All I can say is study shame. Study toxic shame versus healthy constructive shame. Toxic shame is when we view the self as flawed or defective. That is not good. It is good to feel the shame though, to fully feel what's down there and deep. It's never good (or rarely good in the long run at least) to repress and keep in the dark those 'negative' feelings and affects for fear of what they show.
Toxic shame is a soil for many disorders and also for indirect communication styles that lead to crazy making and interpersonal frustrations. When one deals with shame and toxic shame, one does EVERYONE else a favor in the world.
There's a video by John Bradshaw about healing the shame that binds you. There are also some other good books. This is a cinderella emotion, little understood.
I've noticed that many homosexuals have higher than usual shame, even among minority groups. Why is this? What is the cause? I've noticed this may even be true among tolerant cultures. I'd never want to shame anybody. Nobody can shame us in life quite like our parents. We can be shamed so easily as children or as dependents, before our self-concept is formed. We can be shamed in relationships when people don't mirror or reflect back to us our self-worth- don't give us the praise we need or desire or have earned, or the recognition, or acceptance, trust or validation. I'm of the opinion that too much today is called 'toxic co-dependency' when these things, these needs are natural and good. In a sense, people who are talking about co-dependency and getting over it are making those who have needs for approval, etc, to feel ashamed or defective or immature for having them. There is such a thing but I'm concerned about misdiagnoses.

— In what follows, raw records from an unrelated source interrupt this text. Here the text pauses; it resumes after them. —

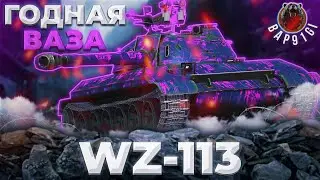 WZ-113 - ЭТО ВЗ И ОН ТАНК | Tanks Blitz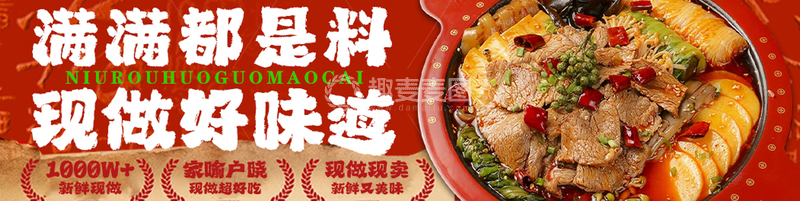 餐饮美食火锅冒菜banner图1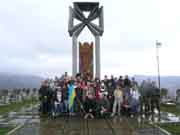 ���� ��������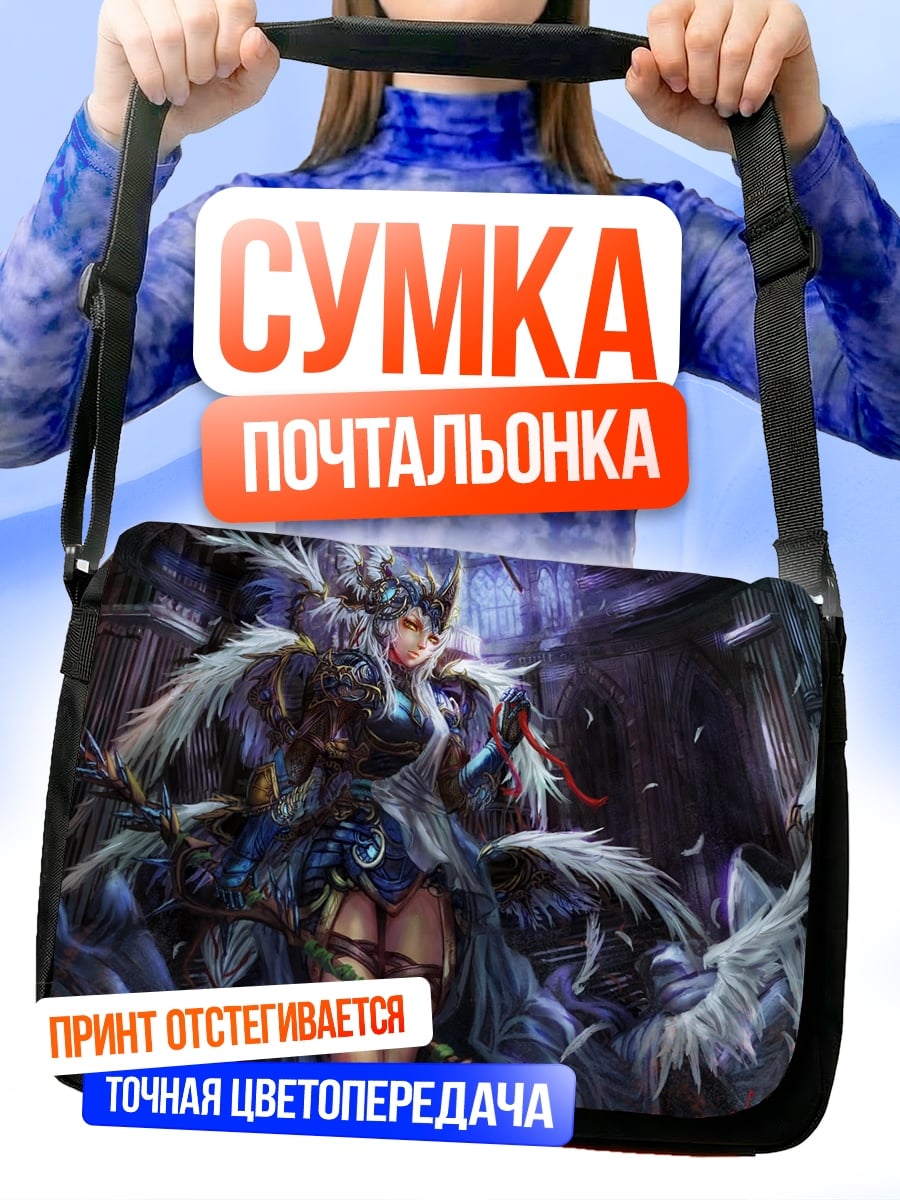 Сумка-почтальонка Ангел с перьями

I am purely heterosexual but I am in no way ashamed to bond with men or hug them when close or to share and open up to them and joke around with them. I think this is healthy, natural, normal and necessary. Again I'm not talking about your sexuality issues themselves because I know so little about it. But I would say dig deep when it comes to shame. I did so in myself and thought it was only a little thing. Turns out it goes deeper and deeper and the end is not yet even in sight. I think shame is even a national epidemic.
Constructive shame is always or almost always self-generated, from one's own inner conscience (not one's internalized introject or internalized parental voice). It is generally slow in coming and takes time, such that other people might get impatient. It might be called humility or better yet contrition. That is a good thing, but it's nobody's right to shame another. Except one possible exception- in cohesive communities where the group well being is at stake where to some extent one's private business does impact on others. But even then the shaming should be minimized as much as possible, and definitely in no sadistic way. I think the shame in our culture, derived from deep underlying fear of death by abandonment, ostracism, rejection, I think this shame is what leads to so much sadism and masochism.
These are all my theories, but they are just that. I hope you can figure out how to lead the life you want to lead, have lasting peace of mind, harmony and passion in human relations, a satisfying sexuality, health in old age, and much much more.